SELECTED EXCERPT >>
+--

“As for you, my son Solomon, know the God of your father, and serve Him with a whole heart and a willing mind; for the LORD searches all hearts, and understands every intent of the thoughts. If you seek Him, He will let you find Him; but if you forsake Him, He will reject you forever.”
This also establishes the fact that God makes Himself accessible to those who seek Him, reminiscent of the apostle Paul’s evangelical sermon to the Athenians: “‘And He made from one man every nation of mankind to live on all the face of the earth, having determined their appointed times and the boundaries of their habitation, that they would seek God, if perhaps they might grope for Him and find Him, though He is not far from each one of us.’” (Acts 17:26-27)
Jeremiah 17:10 similarly states: “‘I, the LORD, search the heart, I test the mind, even to give to each man according to his ways, according to the results of his deeds.’” God “weighs the motives” (Proverbs 16:2) and “weighs the hearts” (Proverbs 21:2), “searching all the innermost parts of his being.” (Proverbs 20:27) Why would God weigh and search what Calvinism says that He already meticulously decreed? So, this verse begs for an interpretation that God is searching the hearts of those whose thoughts that He has not decreed.

+--

WRITTEN PROBLEM 1 >> According to the passage on God searching hearts, what does Proverbs 16:2 say God weighs?

A data block
+--

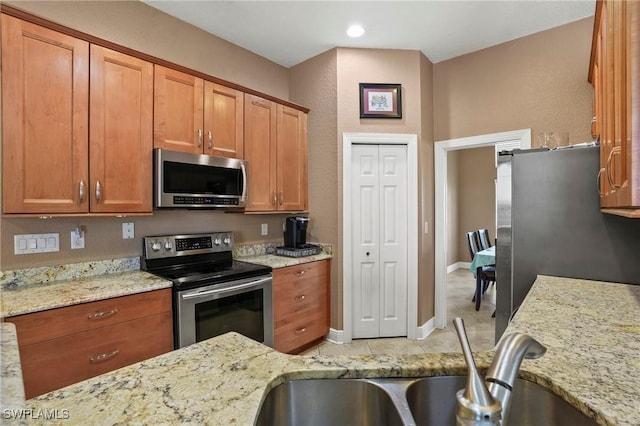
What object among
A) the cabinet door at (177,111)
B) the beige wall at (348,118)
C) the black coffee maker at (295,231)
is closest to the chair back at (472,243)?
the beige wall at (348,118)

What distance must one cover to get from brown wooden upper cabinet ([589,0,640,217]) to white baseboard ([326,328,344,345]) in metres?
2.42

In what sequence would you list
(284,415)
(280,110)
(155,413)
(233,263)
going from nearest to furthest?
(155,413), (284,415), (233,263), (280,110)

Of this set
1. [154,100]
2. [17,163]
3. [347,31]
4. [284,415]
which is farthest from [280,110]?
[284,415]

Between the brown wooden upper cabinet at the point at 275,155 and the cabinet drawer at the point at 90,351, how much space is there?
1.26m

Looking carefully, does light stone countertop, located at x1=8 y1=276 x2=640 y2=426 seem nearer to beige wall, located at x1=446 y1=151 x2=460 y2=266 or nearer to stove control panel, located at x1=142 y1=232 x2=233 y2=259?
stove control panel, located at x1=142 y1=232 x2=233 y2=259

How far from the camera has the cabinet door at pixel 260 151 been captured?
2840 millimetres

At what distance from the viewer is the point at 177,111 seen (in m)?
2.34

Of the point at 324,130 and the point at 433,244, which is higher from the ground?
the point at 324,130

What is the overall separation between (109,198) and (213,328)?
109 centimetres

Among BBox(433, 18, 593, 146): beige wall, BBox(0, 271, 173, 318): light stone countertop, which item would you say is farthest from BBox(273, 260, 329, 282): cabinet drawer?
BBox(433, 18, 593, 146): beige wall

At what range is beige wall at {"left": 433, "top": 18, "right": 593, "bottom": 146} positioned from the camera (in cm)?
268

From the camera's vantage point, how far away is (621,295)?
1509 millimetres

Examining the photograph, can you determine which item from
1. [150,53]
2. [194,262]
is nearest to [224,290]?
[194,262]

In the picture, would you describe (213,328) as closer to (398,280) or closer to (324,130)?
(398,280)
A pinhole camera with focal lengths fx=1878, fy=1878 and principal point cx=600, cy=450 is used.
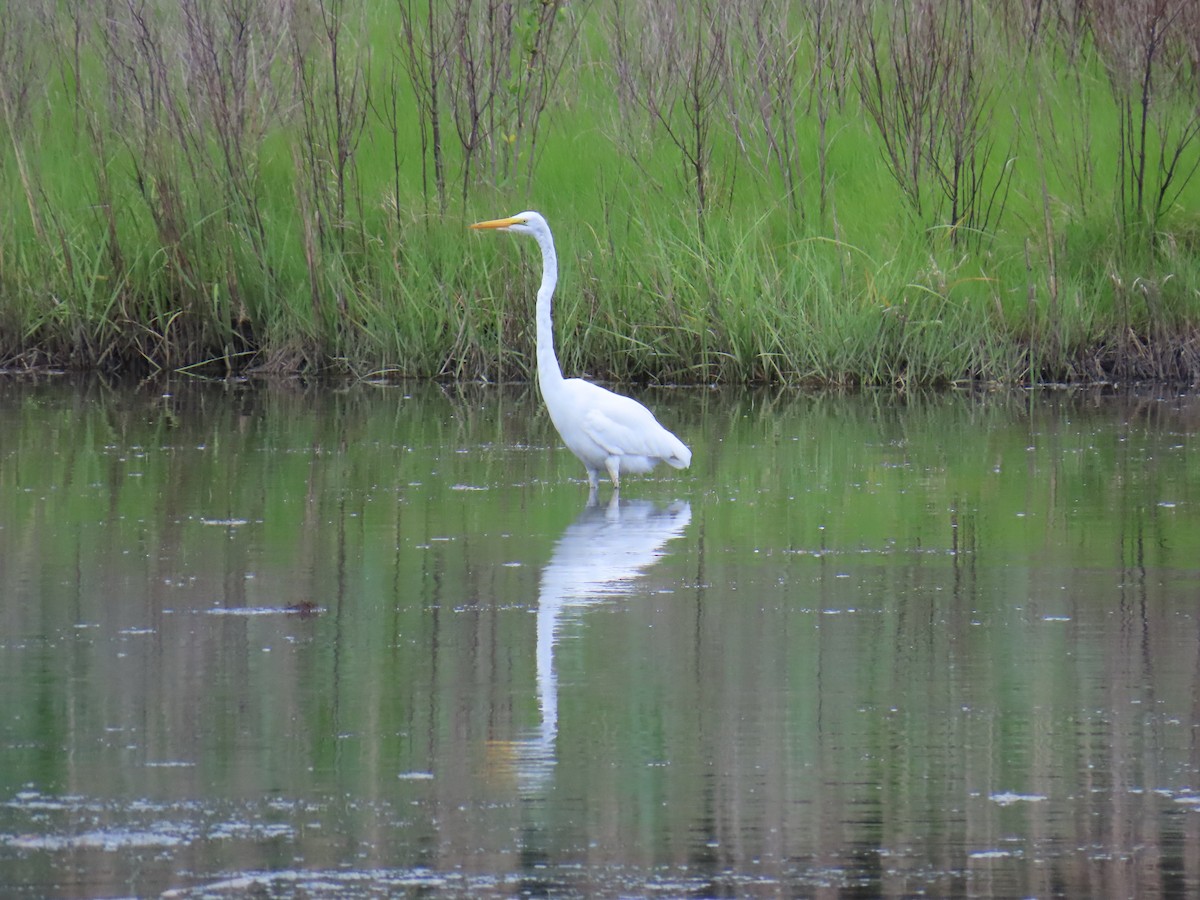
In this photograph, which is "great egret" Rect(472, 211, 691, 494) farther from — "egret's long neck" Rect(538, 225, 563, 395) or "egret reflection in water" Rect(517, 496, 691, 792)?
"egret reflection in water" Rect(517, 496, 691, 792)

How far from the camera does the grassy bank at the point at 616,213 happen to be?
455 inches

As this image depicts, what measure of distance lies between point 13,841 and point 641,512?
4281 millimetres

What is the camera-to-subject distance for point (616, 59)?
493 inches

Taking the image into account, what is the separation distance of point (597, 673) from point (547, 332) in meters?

+--

WRITTEN PROBLEM 2 >> Please list as numbered items, skipping blank lines, the part of the listing that runs from the line containing "What is the camera-to-subject" through the end of the listing.

TASK RESPONSE 1 >> The motives.

TASK RESPONSE 2 >>
1. What is the camera-to-subject distance for point (616, 59)?
2. 493 inches
3. Taking the image into account, what is the separation distance of point (597, 673) from point (547, 332) in meters?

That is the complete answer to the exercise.